Excerpt from a dataset
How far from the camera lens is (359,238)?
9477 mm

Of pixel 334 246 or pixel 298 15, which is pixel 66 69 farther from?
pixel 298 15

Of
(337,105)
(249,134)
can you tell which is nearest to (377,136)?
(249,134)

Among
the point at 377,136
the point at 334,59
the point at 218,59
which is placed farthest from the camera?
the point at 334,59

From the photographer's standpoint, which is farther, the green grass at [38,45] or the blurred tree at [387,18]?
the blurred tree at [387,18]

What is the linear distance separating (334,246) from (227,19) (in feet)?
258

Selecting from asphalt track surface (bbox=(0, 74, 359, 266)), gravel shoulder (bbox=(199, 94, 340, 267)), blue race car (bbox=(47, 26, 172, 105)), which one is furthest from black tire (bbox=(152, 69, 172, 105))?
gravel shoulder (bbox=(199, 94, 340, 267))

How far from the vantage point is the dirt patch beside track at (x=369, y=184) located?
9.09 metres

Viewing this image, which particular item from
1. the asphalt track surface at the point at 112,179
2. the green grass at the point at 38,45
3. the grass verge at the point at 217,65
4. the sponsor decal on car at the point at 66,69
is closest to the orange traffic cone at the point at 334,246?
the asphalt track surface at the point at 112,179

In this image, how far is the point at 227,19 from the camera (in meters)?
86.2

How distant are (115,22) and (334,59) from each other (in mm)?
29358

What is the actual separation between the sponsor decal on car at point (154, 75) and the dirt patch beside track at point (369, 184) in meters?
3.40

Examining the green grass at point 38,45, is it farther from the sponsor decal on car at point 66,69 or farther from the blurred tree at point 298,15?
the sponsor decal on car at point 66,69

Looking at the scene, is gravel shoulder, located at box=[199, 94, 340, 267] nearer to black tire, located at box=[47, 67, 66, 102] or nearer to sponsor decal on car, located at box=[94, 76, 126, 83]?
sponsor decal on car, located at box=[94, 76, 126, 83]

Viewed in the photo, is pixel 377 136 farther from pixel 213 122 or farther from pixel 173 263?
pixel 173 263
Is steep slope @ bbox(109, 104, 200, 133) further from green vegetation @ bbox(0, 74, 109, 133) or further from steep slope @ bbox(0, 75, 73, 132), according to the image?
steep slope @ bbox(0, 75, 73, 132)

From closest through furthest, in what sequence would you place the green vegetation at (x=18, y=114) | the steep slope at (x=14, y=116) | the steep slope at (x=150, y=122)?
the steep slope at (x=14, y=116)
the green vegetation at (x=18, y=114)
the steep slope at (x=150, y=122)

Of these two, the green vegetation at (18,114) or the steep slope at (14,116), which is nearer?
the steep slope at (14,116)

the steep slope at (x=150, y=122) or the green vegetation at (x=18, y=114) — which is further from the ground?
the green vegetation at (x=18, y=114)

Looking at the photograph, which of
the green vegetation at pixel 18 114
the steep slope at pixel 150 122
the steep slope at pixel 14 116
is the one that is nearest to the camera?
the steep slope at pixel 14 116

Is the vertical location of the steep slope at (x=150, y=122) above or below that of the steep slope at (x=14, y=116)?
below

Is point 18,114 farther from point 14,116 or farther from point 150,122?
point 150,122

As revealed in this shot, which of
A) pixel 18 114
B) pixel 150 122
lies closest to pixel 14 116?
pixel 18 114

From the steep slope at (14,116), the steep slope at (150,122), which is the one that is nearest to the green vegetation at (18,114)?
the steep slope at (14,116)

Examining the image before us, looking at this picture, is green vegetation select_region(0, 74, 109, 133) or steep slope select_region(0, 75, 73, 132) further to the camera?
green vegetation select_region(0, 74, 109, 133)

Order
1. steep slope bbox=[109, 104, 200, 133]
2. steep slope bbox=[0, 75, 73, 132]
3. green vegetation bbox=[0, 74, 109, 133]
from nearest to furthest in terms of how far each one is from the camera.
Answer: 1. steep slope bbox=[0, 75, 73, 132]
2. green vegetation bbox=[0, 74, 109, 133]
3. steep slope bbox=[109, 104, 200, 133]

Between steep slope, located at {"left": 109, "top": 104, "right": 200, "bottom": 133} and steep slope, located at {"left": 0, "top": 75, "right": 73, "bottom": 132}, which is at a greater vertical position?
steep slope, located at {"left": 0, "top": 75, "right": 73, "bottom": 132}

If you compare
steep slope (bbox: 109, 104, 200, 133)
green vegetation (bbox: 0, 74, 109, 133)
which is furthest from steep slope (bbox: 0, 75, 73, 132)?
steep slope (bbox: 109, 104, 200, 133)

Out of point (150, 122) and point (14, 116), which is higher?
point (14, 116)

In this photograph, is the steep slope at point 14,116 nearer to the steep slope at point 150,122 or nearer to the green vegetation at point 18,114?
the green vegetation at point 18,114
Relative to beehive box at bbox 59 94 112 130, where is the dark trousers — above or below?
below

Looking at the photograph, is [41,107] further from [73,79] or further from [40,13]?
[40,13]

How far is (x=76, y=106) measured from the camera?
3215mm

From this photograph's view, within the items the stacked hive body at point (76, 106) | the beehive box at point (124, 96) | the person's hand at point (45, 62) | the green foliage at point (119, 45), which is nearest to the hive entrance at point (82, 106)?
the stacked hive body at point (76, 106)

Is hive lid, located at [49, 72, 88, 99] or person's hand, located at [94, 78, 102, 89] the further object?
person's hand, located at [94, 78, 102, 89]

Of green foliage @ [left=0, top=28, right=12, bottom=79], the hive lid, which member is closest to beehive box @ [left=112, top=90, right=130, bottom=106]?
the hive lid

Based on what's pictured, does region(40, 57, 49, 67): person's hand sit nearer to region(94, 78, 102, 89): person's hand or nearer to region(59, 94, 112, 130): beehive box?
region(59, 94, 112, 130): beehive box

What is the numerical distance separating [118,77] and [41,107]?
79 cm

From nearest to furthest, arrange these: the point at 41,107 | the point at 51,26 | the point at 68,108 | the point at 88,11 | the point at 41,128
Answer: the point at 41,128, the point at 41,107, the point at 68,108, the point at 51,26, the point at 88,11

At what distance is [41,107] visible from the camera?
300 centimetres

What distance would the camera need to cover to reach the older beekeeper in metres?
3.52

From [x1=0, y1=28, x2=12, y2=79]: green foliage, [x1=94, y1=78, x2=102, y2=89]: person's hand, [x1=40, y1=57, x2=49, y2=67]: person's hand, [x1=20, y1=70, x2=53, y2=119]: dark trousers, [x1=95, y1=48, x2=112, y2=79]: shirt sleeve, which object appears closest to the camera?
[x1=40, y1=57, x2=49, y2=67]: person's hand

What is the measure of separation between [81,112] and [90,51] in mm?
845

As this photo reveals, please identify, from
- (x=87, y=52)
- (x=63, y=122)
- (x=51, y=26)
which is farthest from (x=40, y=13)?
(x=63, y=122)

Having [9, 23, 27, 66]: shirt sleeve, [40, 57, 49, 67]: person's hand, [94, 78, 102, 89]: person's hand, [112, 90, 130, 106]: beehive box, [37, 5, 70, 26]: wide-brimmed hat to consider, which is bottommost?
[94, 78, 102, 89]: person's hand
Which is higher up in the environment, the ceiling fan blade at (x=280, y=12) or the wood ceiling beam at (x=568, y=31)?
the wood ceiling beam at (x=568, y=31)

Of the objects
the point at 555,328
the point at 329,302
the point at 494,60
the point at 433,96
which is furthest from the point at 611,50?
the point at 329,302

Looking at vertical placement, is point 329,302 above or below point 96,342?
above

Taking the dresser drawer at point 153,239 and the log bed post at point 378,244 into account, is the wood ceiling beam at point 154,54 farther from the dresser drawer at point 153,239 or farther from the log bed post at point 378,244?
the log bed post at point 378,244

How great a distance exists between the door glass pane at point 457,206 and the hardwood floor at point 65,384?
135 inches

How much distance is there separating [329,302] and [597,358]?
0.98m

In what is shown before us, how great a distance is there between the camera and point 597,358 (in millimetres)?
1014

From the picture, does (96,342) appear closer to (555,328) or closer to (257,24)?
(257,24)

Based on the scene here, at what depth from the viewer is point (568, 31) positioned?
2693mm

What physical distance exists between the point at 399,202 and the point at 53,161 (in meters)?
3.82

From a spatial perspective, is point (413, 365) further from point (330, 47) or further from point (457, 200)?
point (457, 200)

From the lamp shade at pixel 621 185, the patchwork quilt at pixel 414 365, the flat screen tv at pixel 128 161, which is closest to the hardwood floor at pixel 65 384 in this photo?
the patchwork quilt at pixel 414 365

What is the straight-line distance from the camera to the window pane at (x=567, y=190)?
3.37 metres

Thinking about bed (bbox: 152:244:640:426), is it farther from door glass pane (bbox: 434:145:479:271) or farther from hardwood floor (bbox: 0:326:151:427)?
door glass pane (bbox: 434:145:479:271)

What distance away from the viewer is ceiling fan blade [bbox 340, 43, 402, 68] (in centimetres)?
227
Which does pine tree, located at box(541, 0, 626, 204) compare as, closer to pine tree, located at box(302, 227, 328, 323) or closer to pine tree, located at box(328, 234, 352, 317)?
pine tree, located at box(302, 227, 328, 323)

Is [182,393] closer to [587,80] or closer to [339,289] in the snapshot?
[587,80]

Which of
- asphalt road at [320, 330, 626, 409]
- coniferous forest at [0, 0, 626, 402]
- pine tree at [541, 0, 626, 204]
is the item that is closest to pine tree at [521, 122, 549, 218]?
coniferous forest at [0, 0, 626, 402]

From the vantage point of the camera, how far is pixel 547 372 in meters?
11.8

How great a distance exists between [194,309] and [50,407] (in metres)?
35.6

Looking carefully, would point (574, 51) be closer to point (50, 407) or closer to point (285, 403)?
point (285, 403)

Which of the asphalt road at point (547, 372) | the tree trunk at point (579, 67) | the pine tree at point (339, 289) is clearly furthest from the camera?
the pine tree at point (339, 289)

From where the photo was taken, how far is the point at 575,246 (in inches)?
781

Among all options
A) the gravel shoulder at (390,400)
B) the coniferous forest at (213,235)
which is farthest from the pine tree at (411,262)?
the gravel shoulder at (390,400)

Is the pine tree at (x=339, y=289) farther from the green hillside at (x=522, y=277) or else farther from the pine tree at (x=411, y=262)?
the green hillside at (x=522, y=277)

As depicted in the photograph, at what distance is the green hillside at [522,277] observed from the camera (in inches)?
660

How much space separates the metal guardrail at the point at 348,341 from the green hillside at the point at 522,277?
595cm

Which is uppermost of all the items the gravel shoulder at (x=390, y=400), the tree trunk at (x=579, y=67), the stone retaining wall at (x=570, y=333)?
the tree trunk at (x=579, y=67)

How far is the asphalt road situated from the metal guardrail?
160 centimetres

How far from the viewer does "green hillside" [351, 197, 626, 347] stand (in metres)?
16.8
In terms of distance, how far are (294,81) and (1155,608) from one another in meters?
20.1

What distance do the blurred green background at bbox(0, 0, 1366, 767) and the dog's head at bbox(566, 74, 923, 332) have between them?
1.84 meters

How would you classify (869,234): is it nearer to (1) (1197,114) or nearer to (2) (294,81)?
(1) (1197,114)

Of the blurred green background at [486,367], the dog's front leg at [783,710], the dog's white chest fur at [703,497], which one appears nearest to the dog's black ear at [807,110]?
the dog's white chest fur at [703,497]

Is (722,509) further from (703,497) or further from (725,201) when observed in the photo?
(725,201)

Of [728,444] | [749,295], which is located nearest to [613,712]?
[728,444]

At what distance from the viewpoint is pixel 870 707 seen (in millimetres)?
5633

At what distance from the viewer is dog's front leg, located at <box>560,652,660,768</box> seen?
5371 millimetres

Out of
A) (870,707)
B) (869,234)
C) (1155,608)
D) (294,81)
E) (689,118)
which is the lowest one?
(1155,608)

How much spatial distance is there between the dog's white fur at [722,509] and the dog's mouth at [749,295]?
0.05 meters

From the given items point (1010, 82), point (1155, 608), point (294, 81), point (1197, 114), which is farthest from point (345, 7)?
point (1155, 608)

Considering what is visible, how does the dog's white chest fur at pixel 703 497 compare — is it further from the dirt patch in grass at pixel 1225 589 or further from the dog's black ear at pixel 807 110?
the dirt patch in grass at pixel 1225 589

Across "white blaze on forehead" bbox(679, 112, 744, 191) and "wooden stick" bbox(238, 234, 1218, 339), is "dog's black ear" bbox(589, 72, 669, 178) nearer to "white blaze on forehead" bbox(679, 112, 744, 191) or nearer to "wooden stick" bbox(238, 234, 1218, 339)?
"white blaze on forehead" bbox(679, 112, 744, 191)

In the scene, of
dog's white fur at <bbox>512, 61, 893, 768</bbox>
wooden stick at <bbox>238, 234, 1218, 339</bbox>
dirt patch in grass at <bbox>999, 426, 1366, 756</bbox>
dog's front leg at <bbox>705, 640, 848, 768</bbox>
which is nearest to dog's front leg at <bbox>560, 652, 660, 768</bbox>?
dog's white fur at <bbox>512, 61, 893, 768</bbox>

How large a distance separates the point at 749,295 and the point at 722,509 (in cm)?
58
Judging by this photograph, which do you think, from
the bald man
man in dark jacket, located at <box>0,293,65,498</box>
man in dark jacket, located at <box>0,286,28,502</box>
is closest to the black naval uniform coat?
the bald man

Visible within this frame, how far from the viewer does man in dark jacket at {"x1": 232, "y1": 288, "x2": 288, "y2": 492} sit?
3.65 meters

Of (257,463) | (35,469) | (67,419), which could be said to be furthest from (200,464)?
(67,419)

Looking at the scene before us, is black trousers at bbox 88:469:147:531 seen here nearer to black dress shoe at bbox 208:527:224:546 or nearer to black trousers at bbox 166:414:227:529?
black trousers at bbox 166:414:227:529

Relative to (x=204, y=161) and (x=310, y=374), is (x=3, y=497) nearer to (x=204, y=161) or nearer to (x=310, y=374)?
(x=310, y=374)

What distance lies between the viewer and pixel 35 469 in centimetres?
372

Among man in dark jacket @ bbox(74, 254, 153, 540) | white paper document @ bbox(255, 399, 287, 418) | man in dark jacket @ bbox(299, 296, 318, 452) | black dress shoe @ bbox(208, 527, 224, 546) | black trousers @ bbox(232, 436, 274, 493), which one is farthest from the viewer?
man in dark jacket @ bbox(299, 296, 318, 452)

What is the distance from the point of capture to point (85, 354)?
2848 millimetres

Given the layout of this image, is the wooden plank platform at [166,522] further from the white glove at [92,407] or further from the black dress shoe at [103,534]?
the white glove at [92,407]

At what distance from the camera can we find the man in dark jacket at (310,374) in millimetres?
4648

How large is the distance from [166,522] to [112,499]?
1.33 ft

# Task
Repeat only the stretch of lines that opens with the line containing "In the scene, of" and closes with the final line of the entries, both included, exactly as written.

# Completed task
In the scene, of
dog's white fur at <bbox>512, 61, 893, 768</bbox>
wooden stick at <bbox>238, 234, 1218, 339</bbox>
dirt patch in grass at <bbox>999, 426, 1366, 756</bbox>
dog's front leg at <bbox>705, 640, 848, 768</bbox>
which is nearest to dog's front leg at <bbox>560, 652, 660, 768</bbox>?
dog's white fur at <bbox>512, 61, 893, 768</bbox>

How large a distance separates the point at 749,295 and the point at 722,509 (in cm)?
58
Judging by this photograph, which do you think, from
the bald man
man in dark jacket, located at <box>0,293,65,498</box>
man in dark jacket, located at <box>0,286,28,502</box>
is closest to the black naval uniform coat?
the bald man

Visible within this frame, how far from the viewer does man in dark jacket at {"x1": 232, "y1": 288, "x2": 288, "y2": 492} sit?
3.65 meters

Of (257,463) | (35,469) | (67,419), which could be said to be furthest from (200,464)?
(67,419)

Looking at the scene before us, is black trousers at bbox 88:469:147:531 seen here nearer to black dress shoe at bbox 208:527:224:546 or nearer to black trousers at bbox 166:414:227:529?
black trousers at bbox 166:414:227:529

Relative to (x=204, y=161) and (x=310, y=374), is (x=3, y=497) nearer to (x=204, y=161) or nearer to (x=310, y=374)?
(x=310, y=374)

What distance lies between the viewer and pixel 35 469 in centimetres?
372

Among man in dark jacket @ bbox(74, 254, 153, 540) | white paper document @ bbox(255, 399, 287, 418) | man in dark jacket @ bbox(299, 296, 318, 452) | black dress shoe @ bbox(208, 527, 224, 546) | black trousers @ bbox(232, 436, 274, 493), which one is farthest from the viewer?
man in dark jacket @ bbox(299, 296, 318, 452)

What is the distance from the point of capture to point (85, 354)?
2848 millimetres

Given the layout of this image, is the wooden plank platform at [166,522] further from the white glove at [92,407] or further from the black dress shoe at [103,534]?
the white glove at [92,407]

At what distance from the camera can we find the man in dark jacket at (310,374) in millimetres?
4648

How large is the distance from [166,522] to [112,499]?
1.33 ft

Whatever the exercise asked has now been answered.